Inhibition of BK Ca channels protects neonatal hearts against myocardial ischemia and reperfusion injury.

BK Ca channels are large-conductance calcium and voltage-activated potassium channels that are heterogeneously expressed in a wide array of cells. Activation of BK Ca channels present in mitochondria of adult ventricular cardiomyocytes is implicated in cardioprotection against ischemia-reperfusion (IR) injury. However, the BK Ca channel's activity has never been detected in the plasma membrane of adult ventricular cardiomyocytes. In this study, we report the presence of the BK Ca channel in the plasma membrane and mitochondria of neonatal murine and rodent cardiomyocytes, which protects the heart on inhibition but not activation. Furthermore, K + currents measured in neonatal cardiomyocyte (NCM) was sensitive to iberiotoxin (IbTx), suggesting the presence of BK Ca channels in the plasma membrane. Neonatal hearts subjected to IR when post-conditioned with NS1619 during reoxygenation increased the myocardial infarction whereas IbTx reduced the infarct size.

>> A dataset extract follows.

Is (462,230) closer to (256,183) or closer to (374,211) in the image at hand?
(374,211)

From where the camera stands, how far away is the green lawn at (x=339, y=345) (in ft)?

In agreement, isolated NCM also presented increased apoptosis on treatment with NS1619 during hypoxia and reoxygenation, whereas IbTx reduced TUNEL-positive cells. In NCMs, activation of BK Ca channels increased the intracellular reactive oxygen species post HR injury. Electrophysiological characterization of NCMs indicated that NS1619 increased the beat period, field, and action potential duration, and decreased the conduction velocity and spike amplitude. In contrast, IbTx had no impact on the electrophysiological properties of NCMs. Taken together, our data established that inhibition of plasma membrane BK Ca channels in the NCM protects neonatal heart/cardiomyocytes from IR injury. Furthermore, the functional disparity observed towards the cardioprotective activity of BK Ca channels in adults compared to neonatal heart could be attributed to their differential localization.